Russia, an emerging economy with a 143 million, aging population, is an attractive market. Foreign technology is making inroads, both through joint ventures with the participation of international pharmaceuticals majors and through Russian producers applying foreign expertise in local production, according to Yulia Nechayeva, chief analyst at DSM Group.
"In recent years, about a half of top 50 Western pharmaceutical companies have in one way or another entered the Russian market," she said.
Despite a sharp economic downturn, DSM Group expects Russia's pharmaceutical market to grow 9 percent this year, reaching 1.1 trillion rubles ($28.6 billion).
But although localization is a growing trend — pharmaceutical production in Russia has doubled over the last three years — industry experts are doubtful that the government's plans can be realized so fast.
"Transferring technology and setting up production cannot happen overnight. It takes years," Alojz Pungarsek, head of Russian pharmaceutical firm Petrovax Pharm, said at a conference organized by The Moscow Times this week.
Last year, Petrovax Pharm began local production of a vaccine against pneumococcal infection in the Moscow region. It took the company four years to set up the production line. Most of the investment to set up its production came from the U.S.-based pharmaceutical giant Pfizer, Pungarsek said.
Vaccines are big business, and the government is their biggest buyer. But the state does not give long-term guarantees it will purchase them. Petrovax risked setting up local production on just the hope of government orders. If it hadn't got them, it would have struggled to make ends meet.
"A majority of our vaccines are supplied under a state order. After years of setting up production, imagine that some foreign company [that already produces the vaccine] steps in now and is given the state order. That would be very painful," Pungarsek said.

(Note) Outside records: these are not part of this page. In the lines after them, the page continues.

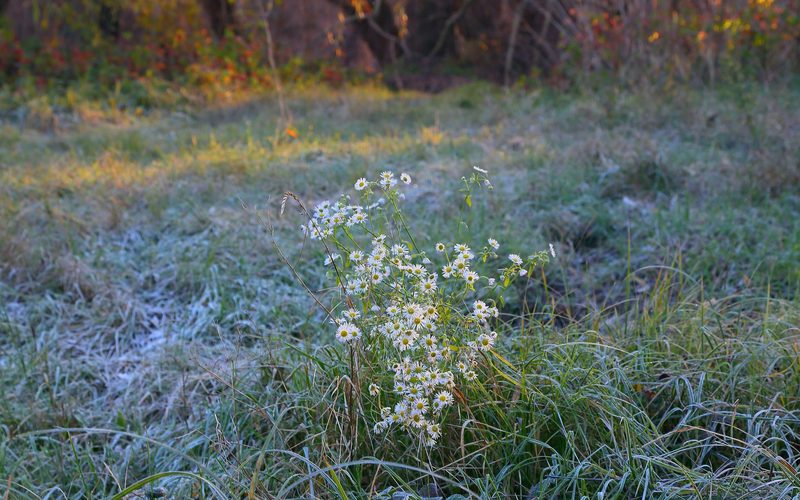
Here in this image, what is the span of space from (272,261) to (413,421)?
2438 mm

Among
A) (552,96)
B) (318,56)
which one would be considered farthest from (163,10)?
(552,96)

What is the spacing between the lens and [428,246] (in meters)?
4.14

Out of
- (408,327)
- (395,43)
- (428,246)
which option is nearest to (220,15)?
(395,43)

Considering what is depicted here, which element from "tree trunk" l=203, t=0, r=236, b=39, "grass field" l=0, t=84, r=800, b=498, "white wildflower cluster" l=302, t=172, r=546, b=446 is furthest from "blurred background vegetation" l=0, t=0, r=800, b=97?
"white wildflower cluster" l=302, t=172, r=546, b=446

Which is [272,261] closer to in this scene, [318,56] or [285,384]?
[285,384]

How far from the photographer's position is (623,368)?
2426mm

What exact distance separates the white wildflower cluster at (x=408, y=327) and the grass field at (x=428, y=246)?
0.11 m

To make investors commit, the state should offer long-term contracts or public-private partnerships, he added.
Preferences should be given to producers that register new innovative medicines in Russia, said Yury Litvishchenko, head of the Russian subsidiary of U.S.-based Chiesi Pharmaceuticals.

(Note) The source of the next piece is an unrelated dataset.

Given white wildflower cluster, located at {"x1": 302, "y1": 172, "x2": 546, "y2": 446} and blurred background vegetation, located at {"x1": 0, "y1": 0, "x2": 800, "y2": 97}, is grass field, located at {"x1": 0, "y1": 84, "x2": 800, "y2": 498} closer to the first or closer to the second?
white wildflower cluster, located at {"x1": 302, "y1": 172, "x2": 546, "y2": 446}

"Currently, there are no preferences for domestic or foreign companies that register new products, even those produced locally," Litvishchenko said.

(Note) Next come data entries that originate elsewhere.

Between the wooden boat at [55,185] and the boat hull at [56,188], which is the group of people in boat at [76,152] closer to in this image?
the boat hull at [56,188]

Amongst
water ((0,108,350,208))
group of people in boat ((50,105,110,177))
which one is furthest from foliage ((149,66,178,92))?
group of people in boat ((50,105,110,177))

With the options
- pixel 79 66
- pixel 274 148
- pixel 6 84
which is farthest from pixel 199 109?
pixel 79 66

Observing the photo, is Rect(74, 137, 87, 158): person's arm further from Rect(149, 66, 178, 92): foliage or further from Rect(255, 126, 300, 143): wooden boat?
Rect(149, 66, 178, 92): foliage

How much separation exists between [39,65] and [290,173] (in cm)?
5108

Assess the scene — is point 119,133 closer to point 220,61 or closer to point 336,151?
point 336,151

This was one of the reasons why out of 146 new innovative drugs invented in the world from 2007 to 2011, less than a third, or 42 of them, have been registered in Russia, he said.
Many countries are striving to localize pharmaceutical production, but they offer benefits for the producers. For example, Singapore and Puerto Rico boosted their local production of medicine by offering tax breaks. Turkey is currently doing the same, guaranteeing long-term state orders.
Russia offers no specific preferences or guarantees.
And then there is the familiar Russian problem of bureaucracy and unformed legislation, according to Snezhana Sharova, a lawyer at law firm Dentons.
Among the legal hazards and gaps faced by prospective investors, there is not even a definition of localization to work with, Petrovax's Pungarsek said.
"Does a locally produced medicine refer to inner packaging, outer packaging or the substance itself? Discussions on this matter have been going on for years, but a definition approved by law has not been found yet."